Amazon (NASDAQ:AMZN | AMZN Price Prediction) just filed paperwork to cut another 2,200 corporate jobs in Seattle, marking the latest chapter in what’s becoming a systematic hollowing-out of its headquarters. The WARN notice with Washington’s Employment Security Department signals permanent cuts hitting the region where Amazon once symbolized tech’s gravitational pull.
Here’s the tension: Amazon’s stock is up 7.27% over the past month and trading at $242.96. Analysts are piling on buy ratings with KeyBanc setting a $308 target and Wedbush going to $340. The company just delivered $1.95 in Q3 EPS, crushing estimates by 26.62%. So why the cuts?

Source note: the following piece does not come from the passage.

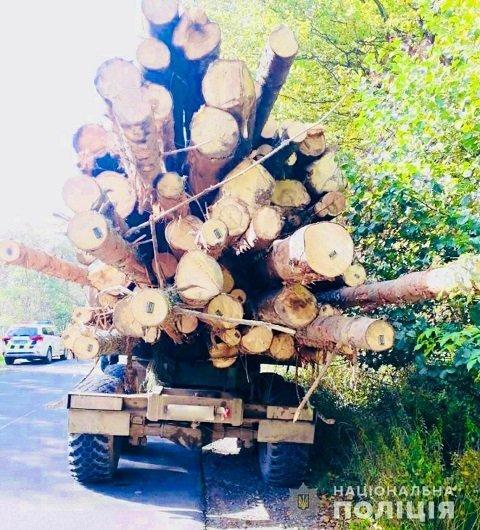 В Закарпатье полиция задержала 4 грузовика с подозрительной древесиной - село Красна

The answer is in the efficiency playbook Amazon’s been running since 2023. EPS climbed from $0.17 in Q3 2022 to $1.95 in Q3 2025, a transformation driven by aggressive cost management and AI-powered automation. Andy Jassy’s mandate is clear: replace middle management layers with algorithmic decision-making. As we discussed in today’s Daily Profit newsletter, this AI-driven efficiency trend is reshaping how investors evaluate tech giants. The 14,000-role AI displacement strategy isn’t a response to weakness but an acceleration of what’s already working.
Wall Street loves it. KeyBanc called Amazon its “top large-cap idea in Internet and Retail,” citing underestimated AWS re-acceleration. Wedbush sees $25.2 billion in Q4 operating income, positioning Amazon as their “top eCommerce pick for 2026.”
Amazon’s margin expansion strategy reflects a broader shift in how tech companies balance growth with profitability. The company’s AWS segment and AI-driven cost management will be key factors when earnings are reported on February 5, providing insight into whether the efficiency gains can sustain analyst projections.